- cross-posted to:
- technology@lemmy.world
- cross-posted to:
- technology@lemmy.world
Today, a prominent child safety organization, Thorn, in partnership with a leading cloud-based AI solutions provider, Hive, announced the release of an AI model designed to flag unknown CSAM at upload. It’s the earliest AI technology striving to expose unreported CSAM at scale.
I am a bit confused how it is legal for them to have the training data here?
Like is there anything a corpo can’t do?
Like why can’t subway Jared and Catholic church “train the AI”
Only half way joking, what’s the catch here?
There are laws around it. Law enforcement doesn’t just delete any digital CSAM they seize.
Known CSAM is archived and analyzed rather than destroyed, and used to recognize additional instances of the same files in the wild. Wherever file scanning is possible.
Institutions and corporation can request licenses to access the database, or just the metadata that allows software to tell if a given file might be a copy of known CSAM.
This is the first time an attempt is being made at using the database to create software able to recognize CSAM that isn’t already known.
I’m personally quite sceptical of the merit. It may well be useful for scanning the public internet, but I’m guessing the plan is to push for it to be somehow implemented for private communication, no matter how badly that compromises the integrity of encryption.

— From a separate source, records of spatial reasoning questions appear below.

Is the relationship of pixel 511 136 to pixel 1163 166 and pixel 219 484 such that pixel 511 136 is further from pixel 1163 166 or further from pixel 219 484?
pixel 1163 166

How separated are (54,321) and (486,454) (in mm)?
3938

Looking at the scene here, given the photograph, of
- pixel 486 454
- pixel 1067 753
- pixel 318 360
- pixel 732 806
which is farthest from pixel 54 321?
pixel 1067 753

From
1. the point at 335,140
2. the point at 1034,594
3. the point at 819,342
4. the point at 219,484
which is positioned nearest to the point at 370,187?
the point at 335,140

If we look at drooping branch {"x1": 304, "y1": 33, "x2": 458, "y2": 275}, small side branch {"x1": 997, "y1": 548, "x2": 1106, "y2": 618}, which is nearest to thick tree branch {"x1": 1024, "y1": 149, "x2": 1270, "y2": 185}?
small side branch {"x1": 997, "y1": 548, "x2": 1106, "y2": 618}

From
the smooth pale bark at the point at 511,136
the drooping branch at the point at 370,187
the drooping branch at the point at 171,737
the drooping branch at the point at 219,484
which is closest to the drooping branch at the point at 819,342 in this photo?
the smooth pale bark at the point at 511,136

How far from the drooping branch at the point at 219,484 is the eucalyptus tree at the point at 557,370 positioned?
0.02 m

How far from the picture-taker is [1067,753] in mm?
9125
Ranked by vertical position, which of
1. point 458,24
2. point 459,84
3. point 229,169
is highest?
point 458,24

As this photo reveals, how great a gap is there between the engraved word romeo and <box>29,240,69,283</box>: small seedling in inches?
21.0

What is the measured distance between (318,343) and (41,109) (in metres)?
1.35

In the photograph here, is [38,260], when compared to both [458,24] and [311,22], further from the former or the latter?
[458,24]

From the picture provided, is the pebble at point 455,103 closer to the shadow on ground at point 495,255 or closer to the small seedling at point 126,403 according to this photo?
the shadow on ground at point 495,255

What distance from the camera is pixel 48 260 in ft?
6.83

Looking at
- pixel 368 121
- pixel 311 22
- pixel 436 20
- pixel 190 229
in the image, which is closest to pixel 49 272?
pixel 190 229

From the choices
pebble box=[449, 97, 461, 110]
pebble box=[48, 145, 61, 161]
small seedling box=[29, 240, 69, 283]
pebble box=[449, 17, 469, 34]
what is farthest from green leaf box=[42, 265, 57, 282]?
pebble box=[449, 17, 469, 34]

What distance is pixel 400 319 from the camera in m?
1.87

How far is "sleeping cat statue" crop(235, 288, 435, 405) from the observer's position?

I don’t think you even need the actual stuff to train a neural network to recognize it. For example, if I wanted to train a neural network to recognize pictures of lions, but I didn’t have any actual pictures of lions, I could use pictures of lion-shaped things, lion-colored things and locations where lions might appear. If a picture is hitting all three of those, it’s very likely to be a lion. Very likely is all a neural network can do, so it’s good enough for my purposes.